En estos días resulta difícil discernir cuál es la idea de Francia que anima a Macron, más allá de podar el presupuesto para salvar a una economía doliente, y tampoco ofrece la oposición proyectos concretos de regeneración más allá de las ofertas ad hoc para destacar con personalidad propia en la lucha por el poder. Cuando la exprimera ministra Elisabeth Borne entiende que no hay otra salida que admitir que hay que llegar a un acuerdo con la izquierda, se tientan la ropa por motivos no intercambiables el núcleo macronista y adláteres, y las fuerzas agrupadas en 2024 en la Unión de la Izquierda: socialistas, verdes, insumisos y comunistas. A ambos lados de la divisoria temen que el coste político de un pacto necesario resulte en un cuarteamiento de los bloques en lo inmediato y en un castigo inasumible en las próximas elecciones (a saber cuándo serán).

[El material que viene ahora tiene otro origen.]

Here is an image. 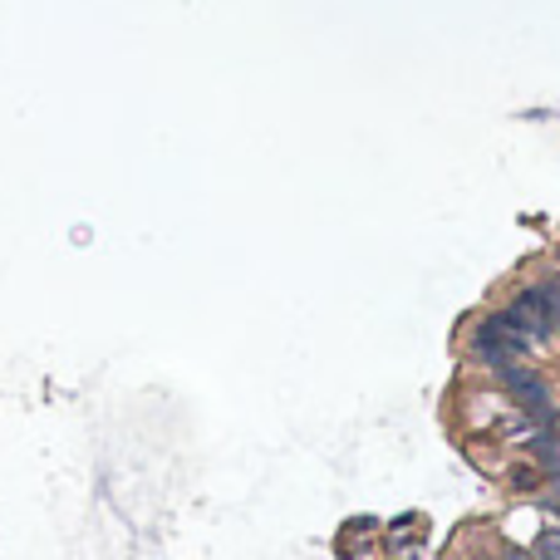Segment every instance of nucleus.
<instances>
[{"label":"nucleus","mask_w":560,"mask_h":560,"mask_svg":"<svg viewBox=\"0 0 560 560\" xmlns=\"http://www.w3.org/2000/svg\"><path fill=\"white\" fill-rule=\"evenodd\" d=\"M502 319H506V329H512L526 349H536V345H546V339H551L556 305H551V295H546V285H536V290H522V295L502 310Z\"/></svg>","instance_id":"obj_1"},{"label":"nucleus","mask_w":560,"mask_h":560,"mask_svg":"<svg viewBox=\"0 0 560 560\" xmlns=\"http://www.w3.org/2000/svg\"><path fill=\"white\" fill-rule=\"evenodd\" d=\"M556 516H560V492H556Z\"/></svg>","instance_id":"obj_3"},{"label":"nucleus","mask_w":560,"mask_h":560,"mask_svg":"<svg viewBox=\"0 0 560 560\" xmlns=\"http://www.w3.org/2000/svg\"><path fill=\"white\" fill-rule=\"evenodd\" d=\"M532 551H536V560H560V522H556V526H541V532H536Z\"/></svg>","instance_id":"obj_2"}]
</instances>
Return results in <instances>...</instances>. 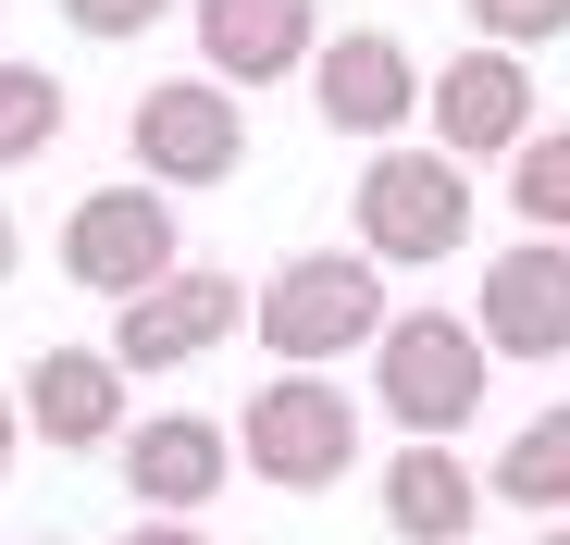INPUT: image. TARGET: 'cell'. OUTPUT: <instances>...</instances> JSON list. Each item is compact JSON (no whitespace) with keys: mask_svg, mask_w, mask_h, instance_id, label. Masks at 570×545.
<instances>
[{"mask_svg":"<svg viewBox=\"0 0 570 545\" xmlns=\"http://www.w3.org/2000/svg\"><path fill=\"white\" fill-rule=\"evenodd\" d=\"M13 446H26V422H13V385H0V472H13Z\"/></svg>","mask_w":570,"mask_h":545,"instance_id":"44dd1931","label":"cell"},{"mask_svg":"<svg viewBox=\"0 0 570 545\" xmlns=\"http://www.w3.org/2000/svg\"><path fill=\"white\" fill-rule=\"evenodd\" d=\"M13 422L38 446H125V373H112V347H38Z\"/></svg>","mask_w":570,"mask_h":545,"instance_id":"4fadbf2b","label":"cell"},{"mask_svg":"<svg viewBox=\"0 0 570 545\" xmlns=\"http://www.w3.org/2000/svg\"><path fill=\"white\" fill-rule=\"evenodd\" d=\"M13 260H26V236H13V211H0V286H13Z\"/></svg>","mask_w":570,"mask_h":545,"instance_id":"7402d4cb","label":"cell"},{"mask_svg":"<svg viewBox=\"0 0 570 545\" xmlns=\"http://www.w3.org/2000/svg\"><path fill=\"white\" fill-rule=\"evenodd\" d=\"M62 272H75V286L87 298H149L161 286V272H186V236H174V199L161 187H137V174H125V187H87L75 211H62Z\"/></svg>","mask_w":570,"mask_h":545,"instance_id":"5b68a950","label":"cell"},{"mask_svg":"<svg viewBox=\"0 0 570 545\" xmlns=\"http://www.w3.org/2000/svg\"><path fill=\"white\" fill-rule=\"evenodd\" d=\"M186 13H199V62H212V87L311 75V50H323V0H186Z\"/></svg>","mask_w":570,"mask_h":545,"instance_id":"7c38bea8","label":"cell"},{"mask_svg":"<svg viewBox=\"0 0 570 545\" xmlns=\"http://www.w3.org/2000/svg\"><path fill=\"white\" fill-rule=\"evenodd\" d=\"M484 496H509L521 521H570V409H533V422L509 434V459H497Z\"/></svg>","mask_w":570,"mask_h":545,"instance_id":"9a60e30c","label":"cell"},{"mask_svg":"<svg viewBox=\"0 0 570 545\" xmlns=\"http://www.w3.org/2000/svg\"><path fill=\"white\" fill-rule=\"evenodd\" d=\"M533 545H570V521H546V533H533Z\"/></svg>","mask_w":570,"mask_h":545,"instance_id":"603a6c76","label":"cell"},{"mask_svg":"<svg viewBox=\"0 0 570 545\" xmlns=\"http://www.w3.org/2000/svg\"><path fill=\"white\" fill-rule=\"evenodd\" d=\"M13 545H62V533H13Z\"/></svg>","mask_w":570,"mask_h":545,"instance_id":"cb8c5ba5","label":"cell"},{"mask_svg":"<svg viewBox=\"0 0 570 545\" xmlns=\"http://www.w3.org/2000/svg\"><path fill=\"white\" fill-rule=\"evenodd\" d=\"M112 545H212V533H199V521H125Z\"/></svg>","mask_w":570,"mask_h":545,"instance_id":"ffe728a7","label":"cell"},{"mask_svg":"<svg viewBox=\"0 0 570 545\" xmlns=\"http://www.w3.org/2000/svg\"><path fill=\"white\" fill-rule=\"evenodd\" d=\"M236 310H248L236 272H212V260L161 272L149 298H125V310H112V373H125V385H137V373H186V359H212V347L236 335Z\"/></svg>","mask_w":570,"mask_h":545,"instance_id":"ba28073f","label":"cell"},{"mask_svg":"<svg viewBox=\"0 0 570 545\" xmlns=\"http://www.w3.org/2000/svg\"><path fill=\"white\" fill-rule=\"evenodd\" d=\"M471 248V174L446 161V149H372V174H360V260L372 272H434V260H459Z\"/></svg>","mask_w":570,"mask_h":545,"instance_id":"3957f363","label":"cell"},{"mask_svg":"<svg viewBox=\"0 0 570 545\" xmlns=\"http://www.w3.org/2000/svg\"><path fill=\"white\" fill-rule=\"evenodd\" d=\"M161 13H174V0H62V26H75V38H149Z\"/></svg>","mask_w":570,"mask_h":545,"instance_id":"d6986e66","label":"cell"},{"mask_svg":"<svg viewBox=\"0 0 570 545\" xmlns=\"http://www.w3.org/2000/svg\"><path fill=\"white\" fill-rule=\"evenodd\" d=\"M422 112H434V149H446L459 174H471V161H509V149L533 137V62H509V50L471 38L459 62H434Z\"/></svg>","mask_w":570,"mask_h":545,"instance_id":"9c48e42d","label":"cell"},{"mask_svg":"<svg viewBox=\"0 0 570 545\" xmlns=\"http://www.w3.org/2000/svg\"><path fill=\"white\" fill-rule=\"evenodd\" d=\"M50 137H62V75L0 62V174H13V161H38Z\"/></svg>","mask_w":570,"mask_h":545,"instance_id":"e0dca14e","label":"cell"},{"mask_svg":"<svg viewBox=\"0 0 570 545\" xmlns=\"http://www.w3.org/2000/svg\"><path fill=\"white\" fill-rule=\"evenodd\" d=\"M125 149H137L149 187H224V174L248 161V100L212 87V75H161V87H137Z\"/></svg>","mask_w":570,"mask_h":545,"instance_id":"8992f818","label":"cell"},{"mask_svg":"<svg viewBox=\"0 0 570 545\" xmlns=\"http://www.w3.org/2000/svg\"><path fill=\"white\" fill-rule=\"evenodd\" d=\"M385 521L410 545H459L471 521H484V484H471L446 446H397V459H385Z\"/></svg>","mask_w":570,"mask_h":545,"instance_id":"5bb4252c","label":"cell"},{"mask_svg":"<svg viewBox=\"0 0 570 545\" xmlns=\"http://www.w3.org/2000/svg\"><path fill=\"white\" fill-rule=\"evenodd\" d=\"M509 211L521 236H570V125H533L509 149Z\"/></svg>","mask_w":570,"mask_h":545,"instance_id":"2e32d148","label":"cell"},{"mask_svg":"<svg viewBox=\"0 0 570 545\" xmlns=\"http://www.w3.org/2000/svg\"><path fill=\"white\" fill-rule=\"evenodd\" d=\"M397 323L385 298V272H372L360 248H298V260H273L261 286H248V335L285 359V373H323V359H372V335Z\"/></svg>","mask_w":570,"mask_h":545,"instance_id":"6da1fadb","label":"cell"},{"mask_svg":"<svg viewBox=\"0 0 570 545\" xmlns=\"http://www.w3.org/2000/svg\"><path fill=\"white\" fill-rule=\"evenodd\" d=\"M236 459L273 484V496H335L360 472V397H335L323 373H273L248 409H236Z\"/></svg>","mask_w":570,"mask_h":545,"instance_id":"277c9868","label":"cell"},{"mask_svg":"<svg viewBox=\"0 0 570 545\" xmlns=\"http://www.w3.org/2000/svg\"><path fill=\"white\" fill-rule=\"evenodd\" d=\"M484 373H497L484 335H471L459 310H434V298L372 335V397H385V422H397L410 446H446L471 409H484Z\"/></svg>","mask_w":570,"mask_h":545,"instance_id":"7a4b0ae2","label":"cell"},{"mask_svg":"<svg viewBox=\"0 0 570 545\" xmlns=\"http://www.w3.org/2000/svg\"><path fill=\"white\" fill-rule=\"evenodd\" d=\"M311 112L323 137H372V149H397V125L422 112V62L397 26H335L311 50Z\"/></svg>","mask_w":570,"mask_h":545,"instance_id":"52a82bcc","label":"cell"},{"mask_svg":"<svg viewBox=\"0 0 570 545\" xmlns=\"http://www.w3.org/2000/svg\"><path fill=\"white\" fill-rule=\"evenodd\" d=\"M484 359H570V236H521L484 260Z\"/></svg>","mask_w":570,"mask_h":545,"instance_id":"30bf717a","label":"cell"},{"mask_svg":"<svg viewBox=\"0 0 570 545\" xmlns=\"http://www.w3.org/2000/svg\"><path fill=\"white\" fill-rule=\"evenodd\" d=\"M224 472H236V434H224L212 409H149V422L125 434V496H137L149 521H199V508L224 496Z\"/></svg>","mask_w":570,"mask_h":545,"instance_id":"8fae6325","label":"cell"},{"mask_svg":"<svg viewBox=\"0 0 570 545\" xmlns=\"http://www.w3.org/2000/svg\"><path fill=\"white\" fill-rule=\"evenodd\" d=\"M471 26H484V50H546V38H570V0H459Z\"/></svg>","mask_w":570,"mask_h":545,"instance_id":"ac0fdd59","label":"cell"}]
</instances>
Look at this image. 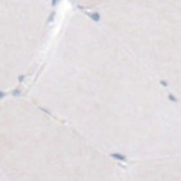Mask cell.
<instances>
[{"label": "cell", "instance_id": "1", "mask_svg": "<svg viewBox=\"0 0 181 181\" xmlns=\"http://www.w3.org/2000/svg\"><path fill=\"white\" fill-rule=\"evenodd\" d=\"M20 93L125 165L181 157V101L93 13L62 19Z\"/></svg>", "mask_w": 181, "mask_h": 181}, {"label": "cell", "instance_id": "2", "mask_svg": "<svg viewBox=\"0 0 181 181\" xmlns=\"http://www.w3.org/2000/svg\"><path fill=\"white\" fill-rule=\"evenodd\" d=\"M1 181H117L126 165L20 91L1 94Z\"/></svg>", "mask_w": 181, "mask_h": 181}, {"label": "cell", "instance_id": "3", "mask_svg": "<svg viewBox=\"0 0 181 181\" xmlns=\"http://www.w3.org/2000/svg\"><path fill=\"white\" fill-rule=\"evenodd\" d=\"M96 16L181 101V0H119Z\"/></svg>", "mask_w": 181, "mask_h": 181}, {"label": "cell", "instance_id": "4", "mask_svg": "<svg viewBox=\"0 0 181 181\" xmlns=\"http://www.w3.org/2000/svg\"><path fill=\"white\" fill-rule=\"evenodd\" d=\"M59 0H0V90L16 93L38 68L52 39Z\"/></svg>", "mask_w": 181, "mask_h": 181}, {"label": "cell", "instance_id": "5", "mask_svg": "<svg viewBox=\"0 0 181 181\" xmlns=\"http://www.w3.org/2000/svg\"><path fill=\"white\" fill-rule=\"evenodd\" d=\"M126 180L181 181V157L126 165Z\"/></svg>", "mask_w": 181, "mask_h": 181}, {"label": "cell", "instance_id": "6", "mask_svg": "<svg viewBox=\"0 0 181 181\" xmlns=\"http://www.w3.org/2000/svg\"><path fill=\"white\" fill-rule=\"evenodd\" d=\"M73 9H78L83 12H89L93 15H97L99 12H101L103 9L115 4L119 0H67Z\"/></svg>", "mask_w": 181, "mask_h": 181}]
</instances>
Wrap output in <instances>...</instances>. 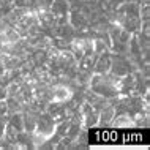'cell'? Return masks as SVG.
Returning a JSON list of instances; mask_svg holds the SVG:
<instances>
[{
	"instance_id": "6da1fadb",
	"label": "cell",
	"mask_w": 150,
	"mask_h": 150,
	"mask_svg": "<svg viewBox=\"0 0 150 150\" xmlns=\"http://www.w3.org/2000/svg\"><path fill=\"white\" fill-rule=\"evenodd\" d=\"M119 79H120L119 76L112 74V73H106V74H95L93 73L87 88L92 90L93 93H96V95H101L104 98L111 100L119 96V88H117Z\"/></svg>"
},
{
	"instance_id": "7a4b0ae2",
	"label": "cell",
	"mask_w": 150,
	"mask_h": 150,
	"mask_svg": "<svg viewBox=\"0 0 150 150\" xmlns=\"http://www.w3.org/2000/svg\"><path fill=\"white\" fill-rule=\"evenodd\" d=\"M136 70H137V67L127 57V54L111 52V70H109V73L122 78V76L129 74V73H133Z\"/></svg>"
},
{
	"instance_id": "3957f363",
	"label": "cell",
	"mask_w": 150,
	"mask_h": 150,
	"mask_svg": "<svg viewBox=\"0 0 150 150\" xmlns=\"http://www.w3.org/2000/svg\"><path fill=\"white\" fill-rule=\"evenodd\" d=\"M54 127H55V120L46 111H41L36 117V125L33 131L38 133V134H43L44 137H49L54 133Z\"/></svg>"
},
{
	"instance_id": "277c9868",
	"label": "cell",
	"mask_w": 150,
	"mask_h": 150,
	"mask_svg": "<svg viewBox=\"0 0 150 150\" xmlns=\"http://www.w3.org/2000/svg\"><path fill=\"white\" fill-rule=\"evenodd\" d=\"M68 22L71 24L73 29L76 32H86L87 27L90 25L88 18L82 13V11L76 10V8H71L70 10V13H68Z\"/></svg>"
},
{
	"instance_id": "5b68a950",
	"label": "cell",
	"mask_w": 150,
	"mask_h": 150,
	"mask_svg": "<svg viewBox=\"0 0 150 150\" xmlns=\"http://www.w3.org/2000/svg\"><path fill=\"white\" fill-rule=\"evenodd\" d=\"M81 114H82V128H92L98 123V111H95L87 101H82L81 104Z\"/></svg>"
},
{
	"instance_id": "8992f818",
	"label": "cell",
	"mask_w": 150,
	"mask_h": 150,
	"mask_svg": "<svg viewBox=\"0 0 150 150\" xmlns=\"http://www.w3.org/2000/svg\"><path fill=\"white\" fill-rule=\"evenodd\" d=\"M111 70V51L101 52L96 55L95 65H93V73L95 74H106Z\"/></svg>"
},
{
	"instance_id": "52a82bcc",
	"label": "cell",
	"mask_w": 150,
	"mask_h": 150,
	"mask_svg": "<svg viewBox=\"0 0 150 150\" xmlns=\"http://www.w3.org/2000/svg\"><path fill=\"white\" fill-rule=\"evenodd\" d=\"M117 88H119V95H131L134 92V76H133V73L122 76L119 79Z\"/></svg>"
},
{
	"instance_id": "ba28073f",
	"label": "cell",
	"mask_w": 150,
	"mask_h": 150,
	"mask_svg": "<svg viewBox=\"0 0 150 150\" xmlns=\"http://www.w3.org/2000/svg\"><path fill=\"white\" fill-rule=\"evenodd\" d=\"M114 119V104L109 101L101 111L98 112V127H111V122Z\"/></svg>"
},
{
	"instance_id": "9c48e42d",
	"label": "cell",
	"mask_w": 150,
	"mask_h": 150,
	"mask_svg": "<svg viewBox=\"0 0 150 150\" xmlns=\"http://www.w3.org/2000/svg\"><path fill=\"white\" fill-rule=\"evenodd\" d=\"M16 144H18L19 149H35L33 139H32V133L25 131V129L16 133Z\"/></svg>"
},
{
	"instance_id": "30bf717a",
	"label": "cell",
	"mask_w": 150,
	"mask_h": 150,
	"mask_svg": "<svg viewBox=\"0 0 150 150\" xmlns=\"http://www.w3.org/2000/svg\"><path fill=\"white\" fill-rule=\"evenodd\" d=\"M49 10L55 16H68V13H70V2L68 0H52Z\"/></svg>"
},
{
	"instance_id": "8fae6325",
	"label": "cell",
	"mask_w": 150,
	"mask_h": 150,
	"mask_svg": "<svg viewBox=\"0 0 150 150\" xmlns=\"http://www.w3.org/2000/svg\"><path fill=\"white\" fill-rule=\"evenodd\" d=\"M6 123H10L16 131H22L24 129V120H22V112H11V114H6Z\"/></svg>"
},
{
	"instance_id": "7c38bea8",
	"label": "cell",
	"mask_w": 150,
	"mask_h": 150,
	"mask_svg": "<svg viewBox=\"0 0 150 150\" xmlns=\"http://www.w3.org/2000/svg\"><path fill=\"white\" fill-rule=\"evenodd\" d=\"M112 127H117V128H122V127H134L133 123V119L127 114H120V115H114V119L111 122Z\"/></svg>"
},
{
	"instance_id": "4fadbf2b",
	"label": "cell",
	"mask_w": 150,
	"mask_h": 150,
	"mask_svg": "<svg viewBox=\"0 0 150 150\" xmlns=\"http://www.w3.org/2000/svg\"><path fill=\"white\" fill-rule=\"evenodd\" d=\"M5 127H6V119H5V115H0V137L3 136V133H5Z\"/></svg>"
}]
</instances>
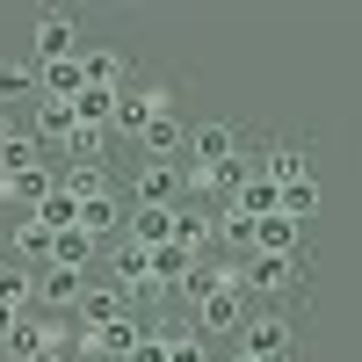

Se afianza así la sensación destacada por un analista en el periódico conservador Le Figaro: “Todo parece apropiado para conservar su papelito [el de cada partido] al precio de un debilitamiento presupuestario, económico e incluso social. Es la impresión que arriesgan dejar a los franceses los responsables políticos del arco republicano, como el de un juego de rol que no va más allá de retrasar la entrada en escena de la Agrupación Nacional [la extrema derecha]”. Porque reducir cuanto sucede al crucigrama de la reforma de las pensiones y la reducción del presupuesto en 40.000 millones de euros es, en efecto, una forma escasamente realista de presentar el alcance de la crisis, resultado inequívoco de la fractura social y el desapego de una parte siempre en aumento del electorado hacia las opciones clásicas, aquellas que durante decenios, con mejor o peor fortuna, dieron solidez al sistema. Carece Emmanuel Macron del élan vital indispensable para activar resortes certeros del cambio que no agraven la crisis social; es el presidente un pato cojo rodeado de adversarios que aspiran a sucederle en la presidencia y quieren blindar su imagen frente a una opinión pública que desconfiará de toda componenda que sirva poco más que para salir del paso. Todo lo cual tendría una importancia relativa a escala europea si no fuese porque, suceda lo que suceda en Francia, gane quien gane la partida, tendrá repercusión segura en todo el continente, en mayor medida si la vencedora es la extrema derecha, se robustece el auge ultra y gripa el motor de la Unión Europea, tan necesitado desde el Tratado de Roma de que el eje franco-alemán funcione a toda máquina.